C’è un dettaglio non da poco: nelle città, chi si dedica all’osservazione dei gatti spesso sottovaluta i corpi estranei, come pollini o minuscole particelle di erba, che si insinuano nel canale uditivo causando irritazioni e infiammazioni. A complicare la situazione, si somma l’accumulo di cerume, che crea l’habitat ideale per batteri nocivi perché blocca la ventilazione naturale.

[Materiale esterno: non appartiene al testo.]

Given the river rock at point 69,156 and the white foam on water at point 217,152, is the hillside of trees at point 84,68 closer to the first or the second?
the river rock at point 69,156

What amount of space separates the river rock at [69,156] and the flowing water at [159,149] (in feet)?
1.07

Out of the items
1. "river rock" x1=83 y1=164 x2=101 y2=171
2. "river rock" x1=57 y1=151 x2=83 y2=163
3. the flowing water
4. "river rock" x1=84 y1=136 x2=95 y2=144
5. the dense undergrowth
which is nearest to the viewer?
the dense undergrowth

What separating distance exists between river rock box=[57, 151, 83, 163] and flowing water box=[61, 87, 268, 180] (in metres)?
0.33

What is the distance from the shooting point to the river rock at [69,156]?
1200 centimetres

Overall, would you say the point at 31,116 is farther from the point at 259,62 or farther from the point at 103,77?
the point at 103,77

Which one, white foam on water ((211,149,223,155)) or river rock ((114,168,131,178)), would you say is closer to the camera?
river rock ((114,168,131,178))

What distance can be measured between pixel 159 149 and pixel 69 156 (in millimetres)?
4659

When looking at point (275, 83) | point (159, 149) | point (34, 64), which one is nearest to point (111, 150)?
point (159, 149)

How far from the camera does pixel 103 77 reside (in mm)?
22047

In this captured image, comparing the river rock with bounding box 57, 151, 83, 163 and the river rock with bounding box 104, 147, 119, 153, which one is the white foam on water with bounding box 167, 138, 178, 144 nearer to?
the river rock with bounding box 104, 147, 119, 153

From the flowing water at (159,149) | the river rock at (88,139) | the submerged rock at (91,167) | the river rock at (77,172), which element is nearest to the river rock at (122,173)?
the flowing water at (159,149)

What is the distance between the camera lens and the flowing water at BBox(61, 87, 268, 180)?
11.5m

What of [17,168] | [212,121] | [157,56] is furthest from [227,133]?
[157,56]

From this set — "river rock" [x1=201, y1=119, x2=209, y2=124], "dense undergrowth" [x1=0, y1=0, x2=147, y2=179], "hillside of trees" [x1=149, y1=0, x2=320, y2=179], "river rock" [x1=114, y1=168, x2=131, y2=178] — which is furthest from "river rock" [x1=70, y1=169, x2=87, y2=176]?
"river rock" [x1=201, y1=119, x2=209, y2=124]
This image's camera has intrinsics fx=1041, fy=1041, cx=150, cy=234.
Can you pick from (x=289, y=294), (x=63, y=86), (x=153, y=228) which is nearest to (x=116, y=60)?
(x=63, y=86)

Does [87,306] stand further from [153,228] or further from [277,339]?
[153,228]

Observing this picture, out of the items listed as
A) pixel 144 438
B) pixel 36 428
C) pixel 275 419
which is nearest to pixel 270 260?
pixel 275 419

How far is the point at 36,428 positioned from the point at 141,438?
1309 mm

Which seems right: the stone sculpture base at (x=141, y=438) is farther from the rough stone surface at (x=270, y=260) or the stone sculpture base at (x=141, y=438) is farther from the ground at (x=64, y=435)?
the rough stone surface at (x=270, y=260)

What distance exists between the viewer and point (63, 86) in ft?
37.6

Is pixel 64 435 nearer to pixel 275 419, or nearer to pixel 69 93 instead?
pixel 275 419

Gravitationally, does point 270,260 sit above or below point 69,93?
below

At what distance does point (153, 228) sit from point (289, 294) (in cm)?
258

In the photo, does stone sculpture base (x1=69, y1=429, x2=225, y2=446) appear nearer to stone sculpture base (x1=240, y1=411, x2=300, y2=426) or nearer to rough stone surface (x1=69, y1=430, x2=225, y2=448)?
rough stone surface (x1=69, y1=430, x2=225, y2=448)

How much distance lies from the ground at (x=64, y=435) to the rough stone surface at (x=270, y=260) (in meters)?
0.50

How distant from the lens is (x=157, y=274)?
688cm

Per questo, tener d’occhio anche questo aspetto fa la differenza nel prevenire problemi più seri.
Interventi e prevenzione per i problemi alle orecchie
Il veterinario parte sempre dalla causa per decidere come procedere: quando c’è tanto cerume o sporco, la prima cosa da fare è una pulizia accurata e professionale del canale uditivo. Solo così il trattamento potrà funzionare davvero.
Dopodiché, le gocce otologiche specifiche entrano in scena per calmare l’infiammazione e debellare le infezioni batteriche, spesso accompagnate da detergenti delicati pensati apposta per la sensibilità delle orecchie. L’uso corretto – e non improvvisato – di questi prodotti è la chiave: dosi errate possono peggiorare la situazione, una cosa da evitare assolutamente. Se il caso è particolarmente tenace o grave, si ricorre a antibiotici e altri farmaci, e non mancano i controlli periodici che servono per tenere d’occhio i miglioramenti e aggiustare la cura.
Un’ultima raccomandazione? Mai infilare oggetti nelle orecchie del gatto! Il rischio di ferire il timpano o di scatenare un’infiammazione peggiorata è alto – e sappiamo tutti quanto può essere delicata quella parte. Chi lo dice lo sa bene: poca manualità e troppo zelo rischiano di fare danni veri.
Come prevenire? La prevenzione è una strada senza dubbio valida, con una routine di pulizia che segue indicazioni precise dal veterinario. Così si possono scoprire in anticipo anomalie che rischiano di trasformarsi in problemi. Per esempio, i gatti con orecchie chiare o punte bianche – spesso presenti nel Nord Italia – richiedono un occhio particolare nei mesi caldi: il sole estivo può far danni alla loro pelle sensibile, talvolta ignorato ma importante da contrastare per evitare infiammazioni o altri fastidi cutanei.
Insomma, chi vuole il meglio per il proprio gatto sa che un mix di controlli regolari e attenzione quotidiana è la strada per intercettare subito eventuali problemi, migliorare la salute delle orecchie e, soprattutto, regalargli una qualità della vita superiore.